Palavras-chave: Tribunal do Júri; Influência da Mídia.

SUMÁRIO: INTRODUÇÃO..1. AS ORIGENS DO JÚRI E A INCLUSÃO NA SOCIEDADE.2. JÚRI NO BRASIL.3. PRINCÍPIOS PROCESSUAIS CONSTITUCIONAIS..3.1. PLENITUDE DE DEFESA..3.2. SIGILO DAS VOTAÇÕES..3.3. SOBERANIA DOS VEREDICTOS..3.4. COMPETÊNCIA PARA JULGAMENTO DOS CRIMES DOLOSOS CONTRA A VIDA  4. A INFLUÊNCIA DA MÍDIA...5. RESGATE DOS SUPLÍCIOS?..6. OPINIÃO PÚBLICA SOBRE ALGUNS CASOS DE GRANDE REPERCUSSÃO CONSIDERAÇÕES FINAIS..REFERÊNCIAS BIBLIOGRÁFICAS.


INTRODUÇÃO

No final do século XX, foram vivenciadas profundas mudanças nas orientações das práticas penais. De forma gradual, as políticas que marcaram o chamado previdenciarismo penal foram perdendo espaço e dando lugar a um ideal eminentemente retributivista.

Pode-se afirmar que a maneira de enxergar o criminoso e o crime mudou radicalmente ainda no século XX, assim como as respostas apresentadas pela sociedade no enfrentamento de ambos os fenômenos, modificaram-se de forma brusca e inflexível.

- DADOS DE ENTRADA:
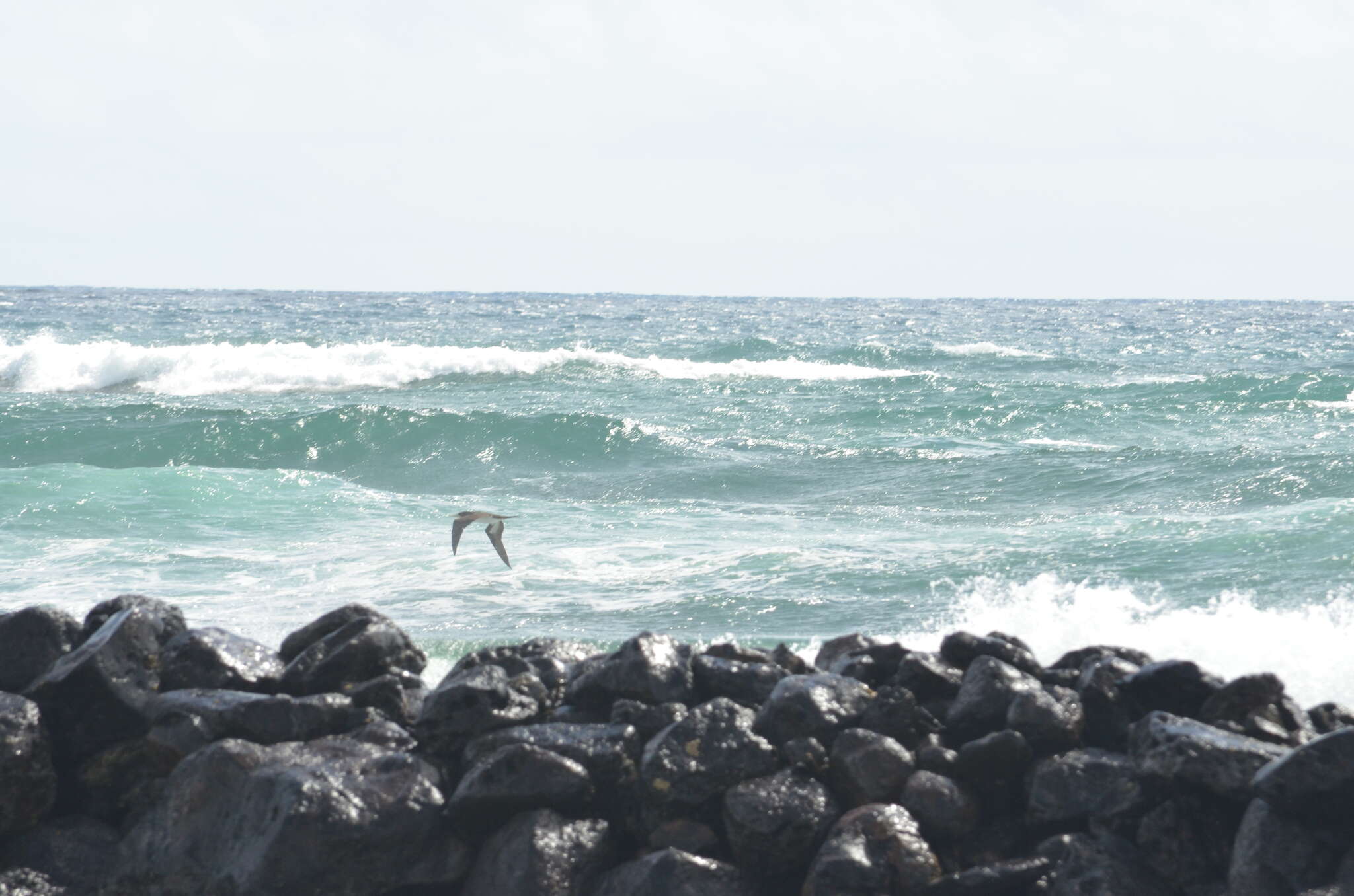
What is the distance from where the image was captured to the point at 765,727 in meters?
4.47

...

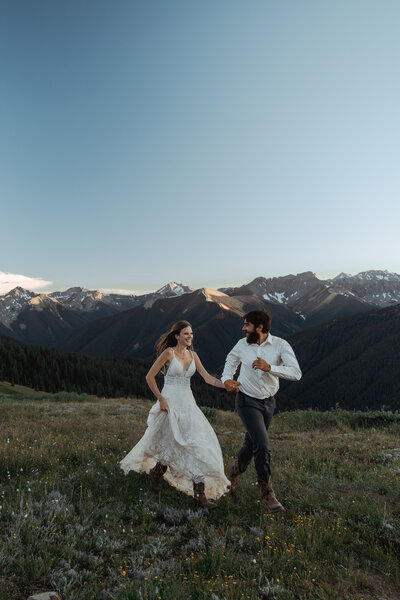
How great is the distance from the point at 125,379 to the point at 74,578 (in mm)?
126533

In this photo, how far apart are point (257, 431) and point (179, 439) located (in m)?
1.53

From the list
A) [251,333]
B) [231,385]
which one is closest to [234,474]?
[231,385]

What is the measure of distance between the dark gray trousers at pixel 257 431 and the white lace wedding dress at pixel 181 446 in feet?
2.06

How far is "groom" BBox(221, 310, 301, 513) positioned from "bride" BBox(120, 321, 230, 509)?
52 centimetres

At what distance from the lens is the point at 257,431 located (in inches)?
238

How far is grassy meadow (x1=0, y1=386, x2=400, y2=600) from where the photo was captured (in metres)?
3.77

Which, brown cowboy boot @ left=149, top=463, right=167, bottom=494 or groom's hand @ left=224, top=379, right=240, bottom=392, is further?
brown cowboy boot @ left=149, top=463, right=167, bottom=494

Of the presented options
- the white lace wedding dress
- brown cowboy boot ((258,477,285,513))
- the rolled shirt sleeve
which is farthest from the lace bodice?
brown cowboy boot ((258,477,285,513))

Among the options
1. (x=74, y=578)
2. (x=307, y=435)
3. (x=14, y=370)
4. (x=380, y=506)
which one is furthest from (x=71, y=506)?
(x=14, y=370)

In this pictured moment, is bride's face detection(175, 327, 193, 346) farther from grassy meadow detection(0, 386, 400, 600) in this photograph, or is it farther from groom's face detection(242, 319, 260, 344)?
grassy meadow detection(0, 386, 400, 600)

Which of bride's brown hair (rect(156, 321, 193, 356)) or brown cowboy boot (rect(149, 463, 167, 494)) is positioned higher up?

- TAREFA A:
Transcreva na íntegra, sem alterar nada, o trecho sobre o Tribunal do Júri e a influência da mídia.
- TAREFA B:
Nos registros, comece pela linha que contém "In this pictured" e pare depois da que contém "Which of bride's". Disponha somente essas linhas, sem as linhas em branco, em uma tabela Markdown com as colunas "Nº" e "Linha".

- SOLUÇÃO A:
Palavras-chave: Tribunal do Júri; Influência da Mídia.

SUMÁRIO: INTRODUÇÃO..1. AS ORIGENS DO JÚRI E A INCLUSÃO NA SOCIEDADE.2. JÚRI NO BRASIL.3. PRINCÍPIOS PROCESSUAIS CONSTITUCIONAIS..3.1. PLENITUDE DE DEFESA..3.2. SIGILO DAS VOTAÇÕES..3.3. SOBERANIA DOS VEREDICTOS..3.4. COMPETÊNCIA PARA JULGAMENTO DOS CRIMES DOLOSOS CONTRA A VIDA  4. A INFLUÊNCIA DA MÍDIA...5. RESGATE DOS SUPLÍCIOS?..6. OPINIÃO PÚBLICA SOBRE ALGUNS CASOS DE GRANDE REPERCUSSÃO CONSIDERAÇÕES FINAIS..REFERÊNCIAS BIBLIOGRÁFICAS.


INTRODUÇÃO

No final do século XX, foram vivenciadas profundas mudanças nas orientações das práticas penais. De forma gradual, as políticas que marcaram o chamado previdenciarismo penal foram perdendo espaço e dando lugar a um ideal eminentemente retributivista.

Pode-se afirmar que a maneira de enxergar o criminoso e o crime mudou radicalmente ainda no século XX, assim como as respostas apresentadas pela sociedade no enfrentamento de ambos os fenômenos, modificaram-se de forma brusca e inflexível.

- SOLUÇÃO B:
| Nº | Linha |
|---|---|
| 1 | In this pictured moment, is bride's face detection(175, 327, 193, 346) farther from grassy meadow detection(0, 386, 400, 600) in this photograph, or is it farther from groom's face detection(242, 319, 260, 344)? |
| 2 | grassy meadow detection(0, 386, 400, 600) |
| 3 | Which of bride's brown hair (rect(156, 321, 193, 356)) or brown cowboy boot (rect(149, 463, 167, 494)) is positioned higher up? |